## [Stored items from a collection]
^^^^^^^^

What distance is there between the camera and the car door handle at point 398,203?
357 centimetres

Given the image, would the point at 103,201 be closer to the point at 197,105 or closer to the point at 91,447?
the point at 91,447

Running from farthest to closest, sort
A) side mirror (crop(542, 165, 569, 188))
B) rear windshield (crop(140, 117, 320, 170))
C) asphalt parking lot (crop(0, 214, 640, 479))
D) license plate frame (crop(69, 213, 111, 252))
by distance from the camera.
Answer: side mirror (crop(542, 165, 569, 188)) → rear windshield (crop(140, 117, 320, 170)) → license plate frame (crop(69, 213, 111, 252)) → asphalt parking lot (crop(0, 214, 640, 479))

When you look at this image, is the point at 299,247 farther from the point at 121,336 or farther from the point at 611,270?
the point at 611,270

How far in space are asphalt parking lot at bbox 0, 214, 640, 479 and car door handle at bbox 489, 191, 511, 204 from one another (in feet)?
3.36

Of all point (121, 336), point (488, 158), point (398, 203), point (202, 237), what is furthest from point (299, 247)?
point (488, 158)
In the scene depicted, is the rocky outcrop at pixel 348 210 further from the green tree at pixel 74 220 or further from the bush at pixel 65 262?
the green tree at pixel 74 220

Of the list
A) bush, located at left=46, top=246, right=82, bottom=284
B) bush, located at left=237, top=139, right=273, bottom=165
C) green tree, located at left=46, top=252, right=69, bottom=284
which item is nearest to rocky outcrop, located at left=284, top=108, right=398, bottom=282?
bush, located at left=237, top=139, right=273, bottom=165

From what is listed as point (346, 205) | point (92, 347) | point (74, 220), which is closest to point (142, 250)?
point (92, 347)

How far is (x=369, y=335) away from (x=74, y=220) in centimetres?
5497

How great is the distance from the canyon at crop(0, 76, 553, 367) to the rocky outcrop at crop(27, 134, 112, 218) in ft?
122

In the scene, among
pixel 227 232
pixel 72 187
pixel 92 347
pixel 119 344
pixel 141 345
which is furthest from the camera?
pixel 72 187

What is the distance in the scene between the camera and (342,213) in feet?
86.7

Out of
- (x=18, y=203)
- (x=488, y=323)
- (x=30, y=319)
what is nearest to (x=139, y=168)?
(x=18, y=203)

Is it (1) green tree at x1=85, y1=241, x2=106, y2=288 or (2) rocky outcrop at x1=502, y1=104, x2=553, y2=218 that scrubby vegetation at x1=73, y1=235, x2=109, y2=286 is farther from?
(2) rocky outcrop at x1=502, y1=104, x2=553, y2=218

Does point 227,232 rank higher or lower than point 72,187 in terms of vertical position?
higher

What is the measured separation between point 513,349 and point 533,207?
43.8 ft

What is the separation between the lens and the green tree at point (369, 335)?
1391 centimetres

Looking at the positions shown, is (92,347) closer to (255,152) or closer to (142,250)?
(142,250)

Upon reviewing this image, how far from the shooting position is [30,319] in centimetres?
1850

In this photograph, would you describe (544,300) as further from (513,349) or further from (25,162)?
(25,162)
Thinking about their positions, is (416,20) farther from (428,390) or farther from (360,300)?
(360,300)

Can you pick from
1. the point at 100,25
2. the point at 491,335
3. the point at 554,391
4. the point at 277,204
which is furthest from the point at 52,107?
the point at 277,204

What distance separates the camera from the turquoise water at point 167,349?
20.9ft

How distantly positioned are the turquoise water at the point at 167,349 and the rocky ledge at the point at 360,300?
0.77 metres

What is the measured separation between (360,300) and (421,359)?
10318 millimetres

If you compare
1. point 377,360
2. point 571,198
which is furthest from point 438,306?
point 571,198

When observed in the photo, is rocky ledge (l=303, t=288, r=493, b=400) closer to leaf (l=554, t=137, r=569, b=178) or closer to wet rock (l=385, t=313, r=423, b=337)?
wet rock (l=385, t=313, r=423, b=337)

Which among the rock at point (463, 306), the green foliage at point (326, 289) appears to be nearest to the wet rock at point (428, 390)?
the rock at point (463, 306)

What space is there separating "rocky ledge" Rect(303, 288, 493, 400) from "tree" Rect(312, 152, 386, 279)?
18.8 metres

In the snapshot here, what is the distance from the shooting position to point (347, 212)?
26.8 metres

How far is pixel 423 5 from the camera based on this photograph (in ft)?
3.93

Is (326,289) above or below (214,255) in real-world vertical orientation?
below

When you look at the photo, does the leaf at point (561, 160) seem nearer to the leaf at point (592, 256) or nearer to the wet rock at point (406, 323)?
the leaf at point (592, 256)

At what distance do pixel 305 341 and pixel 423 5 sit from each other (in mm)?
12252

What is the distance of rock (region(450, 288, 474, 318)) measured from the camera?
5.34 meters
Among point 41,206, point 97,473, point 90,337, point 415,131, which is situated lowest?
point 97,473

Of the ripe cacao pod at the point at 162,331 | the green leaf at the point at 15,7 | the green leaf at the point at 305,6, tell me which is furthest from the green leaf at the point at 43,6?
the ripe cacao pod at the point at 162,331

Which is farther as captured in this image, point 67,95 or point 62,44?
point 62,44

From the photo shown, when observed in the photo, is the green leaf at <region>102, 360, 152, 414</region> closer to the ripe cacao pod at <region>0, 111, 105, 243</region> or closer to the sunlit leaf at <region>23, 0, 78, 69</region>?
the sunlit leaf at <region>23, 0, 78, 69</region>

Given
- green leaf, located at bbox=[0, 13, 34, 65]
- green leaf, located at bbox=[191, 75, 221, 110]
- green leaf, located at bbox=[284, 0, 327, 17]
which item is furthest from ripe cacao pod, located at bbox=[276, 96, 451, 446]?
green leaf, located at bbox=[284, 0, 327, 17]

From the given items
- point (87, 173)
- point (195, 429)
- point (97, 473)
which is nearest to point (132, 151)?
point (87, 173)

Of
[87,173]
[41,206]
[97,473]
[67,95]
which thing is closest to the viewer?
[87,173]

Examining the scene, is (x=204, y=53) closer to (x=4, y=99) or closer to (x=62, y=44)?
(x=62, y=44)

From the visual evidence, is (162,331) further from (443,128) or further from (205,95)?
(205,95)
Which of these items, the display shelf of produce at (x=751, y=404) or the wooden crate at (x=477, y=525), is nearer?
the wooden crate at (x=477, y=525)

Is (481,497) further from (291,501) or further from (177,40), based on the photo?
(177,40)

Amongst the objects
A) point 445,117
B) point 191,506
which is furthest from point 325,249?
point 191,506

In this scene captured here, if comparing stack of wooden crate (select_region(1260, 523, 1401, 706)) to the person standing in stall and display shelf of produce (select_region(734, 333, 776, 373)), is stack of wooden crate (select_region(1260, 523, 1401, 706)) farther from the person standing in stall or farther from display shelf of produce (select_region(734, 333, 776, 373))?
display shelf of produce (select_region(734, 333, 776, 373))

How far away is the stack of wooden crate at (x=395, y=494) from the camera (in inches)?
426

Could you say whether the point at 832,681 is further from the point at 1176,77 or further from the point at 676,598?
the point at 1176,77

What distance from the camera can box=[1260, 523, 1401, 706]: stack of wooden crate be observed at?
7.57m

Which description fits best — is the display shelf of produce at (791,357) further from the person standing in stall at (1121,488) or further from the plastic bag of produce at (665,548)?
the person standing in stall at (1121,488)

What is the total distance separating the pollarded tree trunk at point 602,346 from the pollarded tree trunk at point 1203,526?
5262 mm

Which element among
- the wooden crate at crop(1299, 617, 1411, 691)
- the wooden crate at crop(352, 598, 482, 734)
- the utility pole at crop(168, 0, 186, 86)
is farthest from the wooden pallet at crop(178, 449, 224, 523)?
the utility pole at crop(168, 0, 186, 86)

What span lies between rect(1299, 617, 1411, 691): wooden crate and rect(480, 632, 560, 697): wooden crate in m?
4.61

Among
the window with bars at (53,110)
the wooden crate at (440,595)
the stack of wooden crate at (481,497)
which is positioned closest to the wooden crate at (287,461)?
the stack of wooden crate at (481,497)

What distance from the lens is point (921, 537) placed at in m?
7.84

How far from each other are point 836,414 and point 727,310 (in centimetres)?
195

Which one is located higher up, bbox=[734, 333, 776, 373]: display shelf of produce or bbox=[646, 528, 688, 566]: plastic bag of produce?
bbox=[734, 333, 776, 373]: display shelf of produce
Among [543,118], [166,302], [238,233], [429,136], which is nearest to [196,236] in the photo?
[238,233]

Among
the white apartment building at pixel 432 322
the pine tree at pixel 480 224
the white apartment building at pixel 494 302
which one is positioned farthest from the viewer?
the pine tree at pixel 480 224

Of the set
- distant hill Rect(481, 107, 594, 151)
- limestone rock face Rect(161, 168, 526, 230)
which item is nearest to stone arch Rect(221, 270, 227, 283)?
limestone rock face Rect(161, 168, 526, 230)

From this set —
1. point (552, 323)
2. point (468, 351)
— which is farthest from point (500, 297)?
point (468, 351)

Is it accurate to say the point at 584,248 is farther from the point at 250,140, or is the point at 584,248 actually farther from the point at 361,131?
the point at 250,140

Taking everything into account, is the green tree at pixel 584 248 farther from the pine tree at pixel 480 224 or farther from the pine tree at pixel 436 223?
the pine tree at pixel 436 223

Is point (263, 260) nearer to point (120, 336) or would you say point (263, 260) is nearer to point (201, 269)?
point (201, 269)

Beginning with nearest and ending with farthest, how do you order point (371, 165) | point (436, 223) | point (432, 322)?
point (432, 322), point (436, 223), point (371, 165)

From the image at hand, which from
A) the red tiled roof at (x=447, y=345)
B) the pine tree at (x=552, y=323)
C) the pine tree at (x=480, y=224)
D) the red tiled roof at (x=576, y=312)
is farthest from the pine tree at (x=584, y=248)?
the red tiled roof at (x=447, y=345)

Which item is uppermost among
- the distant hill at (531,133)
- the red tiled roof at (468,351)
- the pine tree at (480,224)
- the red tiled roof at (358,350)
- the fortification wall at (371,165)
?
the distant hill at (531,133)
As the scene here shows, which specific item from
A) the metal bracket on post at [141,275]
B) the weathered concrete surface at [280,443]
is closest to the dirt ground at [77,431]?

^^^^^^^^

Please rewrite the data starting at the line containing "What is the separation" and ending at the line containing "0.77 metres", with "turquoise water" changed to "blue-green water" and nothing else altered.

What is the separation between the lens and the green tree at point (369, 335)?
1391 centimetres

Looking at the positions shown, is (92,347) closer to (255,152) or closer to (142,250)?
(142,250)

Upon reviewing this image, how far from the shooting position is [30,319] in centimetres?
1850

In this photograph, would you describe (544,300) as further from (513,349) or further from (25,162)?
(25,162)
Thinking about their positions, is (416,20) farther from (428,390) or farther from (360,300)?
(360,300)

Can you pick from
1. the point at 100,25
2. the point at 491,335
3. the point at 554,391
4. the point at 277,204
which is furthest from the point at 52,107?
the point at 277,204

What distance separates the camera from the blue-green water at point 167,349?
20.9ft

How distantly positioned are the blue-green water at the point at 167,349 and the rocky ledge at the point at 360,300?
0.77 metres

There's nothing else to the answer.